Страница 12 из 222
Оскорбленные с детства, они ненавидят общественную неправду, которая их столько давила. Тлетворное влияние городской жизни и всеобщей страсти стяжания превратило у многих эту ненависть в зависть; они, не давая себе отчета, тянутся в буржуазию и терпеть ее не могут, так, как мы не можем терпеть счастливого соперника, страстно желая занять его место или отомстить ему его наслаждения.
Но ненависть ли или зависть, желание ли у одних блага, у других мести – и те и другие будут страшны в будущем западном движении. Они будут на первом плане. Перед их рабочими мышцами, мрачной отвагой и накипевшим желанием мести что сделают консерваторы и риторы? Да что сделают и прочие горожане, когда на зов работника поднимется саранча полей и деревень? Крестьянские войны забыты; последние эмигранты из земледельцев относятся ко временам ревокации Пантского эдикта; Вандея исчезла за пороховым дымом. Но мы обязаны 2 декабрю тем, что своими глазами вновь увидели эмигрантов в деревянных башмаках.

### [РАБОЧЕЕ ЗАДАНИЕ]
Выпишите из фрагмента дословно отрывок, начиная со слов «Страница 12 из» и заканчивая словами «ему его наслаждения.». Приведенный далее материал не имеет отношения к фрагменту.

### [ПРЕДСТАВЛЕННЫЕ ДАННЫЕ]
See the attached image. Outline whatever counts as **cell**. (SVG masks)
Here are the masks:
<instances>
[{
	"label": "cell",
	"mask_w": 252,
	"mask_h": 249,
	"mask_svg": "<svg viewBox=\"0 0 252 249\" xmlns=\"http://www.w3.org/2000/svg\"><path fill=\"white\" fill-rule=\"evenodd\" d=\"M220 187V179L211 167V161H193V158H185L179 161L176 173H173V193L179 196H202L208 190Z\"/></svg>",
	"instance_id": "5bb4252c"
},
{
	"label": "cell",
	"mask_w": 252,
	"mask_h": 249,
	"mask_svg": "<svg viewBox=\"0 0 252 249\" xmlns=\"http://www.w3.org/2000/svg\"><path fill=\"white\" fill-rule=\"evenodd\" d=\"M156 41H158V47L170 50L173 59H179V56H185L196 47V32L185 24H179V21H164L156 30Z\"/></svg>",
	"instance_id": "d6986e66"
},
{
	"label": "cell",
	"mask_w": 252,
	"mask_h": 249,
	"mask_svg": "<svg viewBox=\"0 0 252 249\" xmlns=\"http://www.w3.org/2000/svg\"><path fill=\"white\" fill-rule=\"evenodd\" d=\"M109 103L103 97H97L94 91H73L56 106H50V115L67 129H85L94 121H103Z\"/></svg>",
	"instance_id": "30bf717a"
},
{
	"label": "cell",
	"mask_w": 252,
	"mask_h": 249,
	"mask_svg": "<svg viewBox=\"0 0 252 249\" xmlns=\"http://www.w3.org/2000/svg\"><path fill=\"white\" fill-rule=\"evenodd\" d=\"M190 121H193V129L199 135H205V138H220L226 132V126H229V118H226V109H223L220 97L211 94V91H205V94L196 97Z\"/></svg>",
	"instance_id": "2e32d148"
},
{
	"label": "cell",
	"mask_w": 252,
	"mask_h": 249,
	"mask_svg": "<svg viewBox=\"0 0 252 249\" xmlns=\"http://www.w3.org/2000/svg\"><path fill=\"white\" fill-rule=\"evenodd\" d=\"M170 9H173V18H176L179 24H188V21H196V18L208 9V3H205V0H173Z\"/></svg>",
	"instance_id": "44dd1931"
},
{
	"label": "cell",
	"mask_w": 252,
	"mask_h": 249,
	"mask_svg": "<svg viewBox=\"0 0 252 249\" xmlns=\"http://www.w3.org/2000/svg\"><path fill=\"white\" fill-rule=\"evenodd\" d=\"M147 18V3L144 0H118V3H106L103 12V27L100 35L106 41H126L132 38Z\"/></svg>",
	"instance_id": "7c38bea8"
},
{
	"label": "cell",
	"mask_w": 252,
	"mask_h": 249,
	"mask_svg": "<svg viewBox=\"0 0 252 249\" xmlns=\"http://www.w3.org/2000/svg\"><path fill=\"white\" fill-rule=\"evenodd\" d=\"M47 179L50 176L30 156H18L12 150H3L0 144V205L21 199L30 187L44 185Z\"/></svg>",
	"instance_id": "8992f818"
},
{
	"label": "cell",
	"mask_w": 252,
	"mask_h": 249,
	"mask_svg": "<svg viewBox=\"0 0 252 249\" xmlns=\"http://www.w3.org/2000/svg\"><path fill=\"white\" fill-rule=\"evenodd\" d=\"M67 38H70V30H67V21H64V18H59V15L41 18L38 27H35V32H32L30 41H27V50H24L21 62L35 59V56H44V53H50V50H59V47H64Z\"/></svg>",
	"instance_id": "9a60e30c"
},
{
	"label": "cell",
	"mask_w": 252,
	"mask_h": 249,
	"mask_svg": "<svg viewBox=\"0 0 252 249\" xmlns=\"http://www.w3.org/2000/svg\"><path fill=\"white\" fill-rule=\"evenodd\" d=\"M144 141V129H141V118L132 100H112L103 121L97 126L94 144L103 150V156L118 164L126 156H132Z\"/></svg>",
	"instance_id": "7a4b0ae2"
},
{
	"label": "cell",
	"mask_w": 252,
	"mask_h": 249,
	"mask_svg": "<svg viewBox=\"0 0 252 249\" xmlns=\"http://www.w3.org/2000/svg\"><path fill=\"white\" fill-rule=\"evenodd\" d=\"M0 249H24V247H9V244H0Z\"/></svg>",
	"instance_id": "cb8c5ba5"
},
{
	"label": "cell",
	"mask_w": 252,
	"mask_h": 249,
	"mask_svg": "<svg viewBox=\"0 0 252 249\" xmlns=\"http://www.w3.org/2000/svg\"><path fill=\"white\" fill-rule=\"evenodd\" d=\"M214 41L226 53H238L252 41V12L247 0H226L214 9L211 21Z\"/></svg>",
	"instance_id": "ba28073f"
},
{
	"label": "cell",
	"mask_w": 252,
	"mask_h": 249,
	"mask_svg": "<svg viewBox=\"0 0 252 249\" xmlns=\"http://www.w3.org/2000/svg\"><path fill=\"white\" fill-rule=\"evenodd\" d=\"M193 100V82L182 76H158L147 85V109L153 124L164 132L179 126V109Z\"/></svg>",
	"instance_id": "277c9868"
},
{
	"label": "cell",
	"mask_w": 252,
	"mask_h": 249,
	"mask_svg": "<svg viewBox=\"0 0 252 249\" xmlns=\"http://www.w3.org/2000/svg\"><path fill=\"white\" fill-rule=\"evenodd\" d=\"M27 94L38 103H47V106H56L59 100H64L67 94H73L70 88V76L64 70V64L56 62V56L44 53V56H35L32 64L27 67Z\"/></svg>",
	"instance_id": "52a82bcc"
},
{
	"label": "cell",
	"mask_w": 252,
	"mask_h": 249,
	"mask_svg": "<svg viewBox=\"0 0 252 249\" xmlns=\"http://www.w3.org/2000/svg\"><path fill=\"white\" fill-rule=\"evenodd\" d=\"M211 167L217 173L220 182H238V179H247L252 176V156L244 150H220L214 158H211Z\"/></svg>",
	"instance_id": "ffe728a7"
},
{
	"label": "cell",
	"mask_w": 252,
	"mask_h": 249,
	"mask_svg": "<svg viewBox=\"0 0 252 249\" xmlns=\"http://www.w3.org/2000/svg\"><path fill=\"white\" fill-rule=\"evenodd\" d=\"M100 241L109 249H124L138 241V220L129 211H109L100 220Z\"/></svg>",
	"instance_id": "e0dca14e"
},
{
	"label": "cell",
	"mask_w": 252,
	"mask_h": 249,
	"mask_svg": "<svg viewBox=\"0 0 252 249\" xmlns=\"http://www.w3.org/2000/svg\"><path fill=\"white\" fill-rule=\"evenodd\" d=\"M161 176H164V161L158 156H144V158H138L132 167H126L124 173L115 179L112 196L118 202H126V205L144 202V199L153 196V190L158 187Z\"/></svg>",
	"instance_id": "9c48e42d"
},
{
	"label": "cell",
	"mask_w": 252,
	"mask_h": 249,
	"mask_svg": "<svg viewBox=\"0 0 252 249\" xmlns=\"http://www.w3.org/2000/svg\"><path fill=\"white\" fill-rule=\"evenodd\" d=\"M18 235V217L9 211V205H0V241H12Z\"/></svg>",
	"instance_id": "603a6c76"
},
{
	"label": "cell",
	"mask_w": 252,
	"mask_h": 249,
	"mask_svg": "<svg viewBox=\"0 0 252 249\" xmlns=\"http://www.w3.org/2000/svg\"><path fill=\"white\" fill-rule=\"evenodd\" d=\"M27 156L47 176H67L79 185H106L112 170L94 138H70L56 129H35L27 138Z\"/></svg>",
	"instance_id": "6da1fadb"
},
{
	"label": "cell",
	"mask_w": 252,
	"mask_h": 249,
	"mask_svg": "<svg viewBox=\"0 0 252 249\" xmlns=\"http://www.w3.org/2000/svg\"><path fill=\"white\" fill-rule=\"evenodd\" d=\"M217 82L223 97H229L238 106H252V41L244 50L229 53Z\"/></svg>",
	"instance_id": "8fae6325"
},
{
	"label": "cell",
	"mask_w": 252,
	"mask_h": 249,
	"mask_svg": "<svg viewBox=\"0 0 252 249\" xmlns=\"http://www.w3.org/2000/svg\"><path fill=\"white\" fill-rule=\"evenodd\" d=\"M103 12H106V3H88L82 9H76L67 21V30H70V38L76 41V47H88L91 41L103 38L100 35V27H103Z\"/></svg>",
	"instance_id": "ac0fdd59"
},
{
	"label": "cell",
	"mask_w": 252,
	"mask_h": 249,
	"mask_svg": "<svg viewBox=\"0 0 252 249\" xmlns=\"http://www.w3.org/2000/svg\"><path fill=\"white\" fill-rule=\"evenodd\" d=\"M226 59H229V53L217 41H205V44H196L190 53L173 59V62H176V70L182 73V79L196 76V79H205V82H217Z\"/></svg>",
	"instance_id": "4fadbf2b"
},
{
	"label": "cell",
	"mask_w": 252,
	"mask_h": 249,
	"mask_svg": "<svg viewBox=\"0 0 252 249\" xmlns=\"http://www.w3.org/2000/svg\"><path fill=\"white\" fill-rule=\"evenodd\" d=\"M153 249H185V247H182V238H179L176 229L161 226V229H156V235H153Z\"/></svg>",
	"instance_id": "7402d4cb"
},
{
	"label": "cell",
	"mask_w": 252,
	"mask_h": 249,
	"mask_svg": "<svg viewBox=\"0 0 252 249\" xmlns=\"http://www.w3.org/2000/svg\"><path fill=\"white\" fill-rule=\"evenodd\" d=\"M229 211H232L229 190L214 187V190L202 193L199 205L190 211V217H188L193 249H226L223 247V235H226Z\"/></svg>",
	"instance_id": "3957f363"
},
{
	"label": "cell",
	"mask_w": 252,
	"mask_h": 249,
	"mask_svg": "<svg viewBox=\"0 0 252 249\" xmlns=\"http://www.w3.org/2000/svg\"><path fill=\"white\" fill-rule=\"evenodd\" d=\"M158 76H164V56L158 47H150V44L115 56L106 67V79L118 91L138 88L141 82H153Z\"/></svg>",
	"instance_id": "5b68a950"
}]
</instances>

### [РЕЗУЛЬТАТ НИЖЕ]
Страница 12 из 222
Оскорбленные с детства, они ненавидят общественную неправду, которая их столько давила. Тлетворное влияние городской жизни и всеобщей страсти стяжания превратило у многих эту ненависть в зависть; они, не давая себе отчета, тянутся в буржуазию и терпеть ее не могут, так, как мы не можем терпеть счастливого соперника, страстно желая занять его место или отомстить ему его наслаждения.